I was taught by my old man how to gamble. However, his wisdom on gambling and staying within your means was the best thing he taught me. Bookies operate pretty openly in the area of Ct. I grew up. You could go into certain bars and place bets the bartender who would call it into bookies. It was all quite open..hell, many local cops bet. When casinos started to grow outside Nevada, so many people who knew nothing about how to gamble w/ self discipline fell victim to compulsive gambling. Poker machines are the most addictive. The former Mayor of San Diego was a degenerate video poker player. You may have read about hundred of millions she lost. There’s no social aspect of video poker, it’s solo and sinister in its effect. Bob Bennett also was a victim. What is better about gambling in the U.S,. compared to Europe, is most people here look upon gambling as entertainment. I have gambled in Europe. They are deadly serious. They don’t laugh, and seldom smile. They NEVER tip a dealer.
Vegas is a fantasy city. There is so much to despise, but it is truly American. What I really like the past 15 years or so is the explosion of great restaurants. It used to be just horseshit buffets.
Blouise, Hillary was far superior in those early debates.
Tony C: ““Chances” cannot capture the defining moments, events, missteps and decisions that lie in the future and will decide the fate of those that run (or decide whether they run at all).”

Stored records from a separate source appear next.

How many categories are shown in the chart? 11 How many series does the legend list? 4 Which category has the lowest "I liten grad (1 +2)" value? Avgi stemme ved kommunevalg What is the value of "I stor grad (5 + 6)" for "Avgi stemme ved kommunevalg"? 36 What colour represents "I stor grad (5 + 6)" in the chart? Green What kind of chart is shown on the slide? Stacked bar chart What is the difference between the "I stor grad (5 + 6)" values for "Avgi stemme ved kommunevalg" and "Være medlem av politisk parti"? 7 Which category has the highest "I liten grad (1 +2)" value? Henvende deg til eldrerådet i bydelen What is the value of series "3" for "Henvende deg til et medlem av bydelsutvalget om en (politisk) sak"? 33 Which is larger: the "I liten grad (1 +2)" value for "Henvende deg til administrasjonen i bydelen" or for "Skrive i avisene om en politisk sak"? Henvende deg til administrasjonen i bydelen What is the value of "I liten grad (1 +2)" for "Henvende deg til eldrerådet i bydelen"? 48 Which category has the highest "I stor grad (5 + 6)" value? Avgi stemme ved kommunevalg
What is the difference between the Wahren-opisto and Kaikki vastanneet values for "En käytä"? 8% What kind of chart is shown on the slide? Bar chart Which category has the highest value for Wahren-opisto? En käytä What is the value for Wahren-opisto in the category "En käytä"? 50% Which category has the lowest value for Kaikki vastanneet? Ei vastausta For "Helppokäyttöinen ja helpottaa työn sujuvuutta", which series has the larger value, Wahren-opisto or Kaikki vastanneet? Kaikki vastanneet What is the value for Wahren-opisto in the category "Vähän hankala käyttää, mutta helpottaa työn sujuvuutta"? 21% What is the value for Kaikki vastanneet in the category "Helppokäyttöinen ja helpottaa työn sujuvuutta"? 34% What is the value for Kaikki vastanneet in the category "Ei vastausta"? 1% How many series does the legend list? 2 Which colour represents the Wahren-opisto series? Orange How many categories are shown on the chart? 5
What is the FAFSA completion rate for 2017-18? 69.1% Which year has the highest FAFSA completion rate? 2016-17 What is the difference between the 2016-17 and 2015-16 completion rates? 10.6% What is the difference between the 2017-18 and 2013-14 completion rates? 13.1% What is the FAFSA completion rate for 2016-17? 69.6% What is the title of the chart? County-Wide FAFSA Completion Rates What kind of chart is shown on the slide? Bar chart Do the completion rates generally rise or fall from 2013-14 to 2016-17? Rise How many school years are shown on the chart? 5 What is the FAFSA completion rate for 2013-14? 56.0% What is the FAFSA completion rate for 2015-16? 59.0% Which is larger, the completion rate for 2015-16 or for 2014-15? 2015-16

LOL, ain’t that the truth! I remember when Rick Perry was looking good and all that. Then he showed up to a debate with a head full of drugs and couldn’t remember his own platform promise even with friendly prompting from his opponents. Stuff happens.
Blouise,
I think Baelish is purely a narcissist although a malignant narcissist can be every bit as dangerous as a psychopath. Even Varys says of him in describing Robert’s allies in the Court, “Ser Barristan loves his honour, Grand Maester Pycelle loves his office, and Littlefinger loves Littlefinger.”
SwM,
“I will give credit to Obama’s excellent campaign staff” … many of whom jumped ship from Hillary early on … bas!ards
nick,
My daughter just got back from her annual trip to Vegas where she does nothing but play blackjack. Don’t ask, I can’t explain it
Blouise, Yes, my brother in law was a long time McCain supporter, and he switched instantly. I will give credit to Obama’s excellent campaign staff, too. Politicians from Massachusetts have not proven to be very electable nationwide although Warren has Oklahoma roots. I am sure the Indian flap would come up again. Warren won’t run if Hillary does.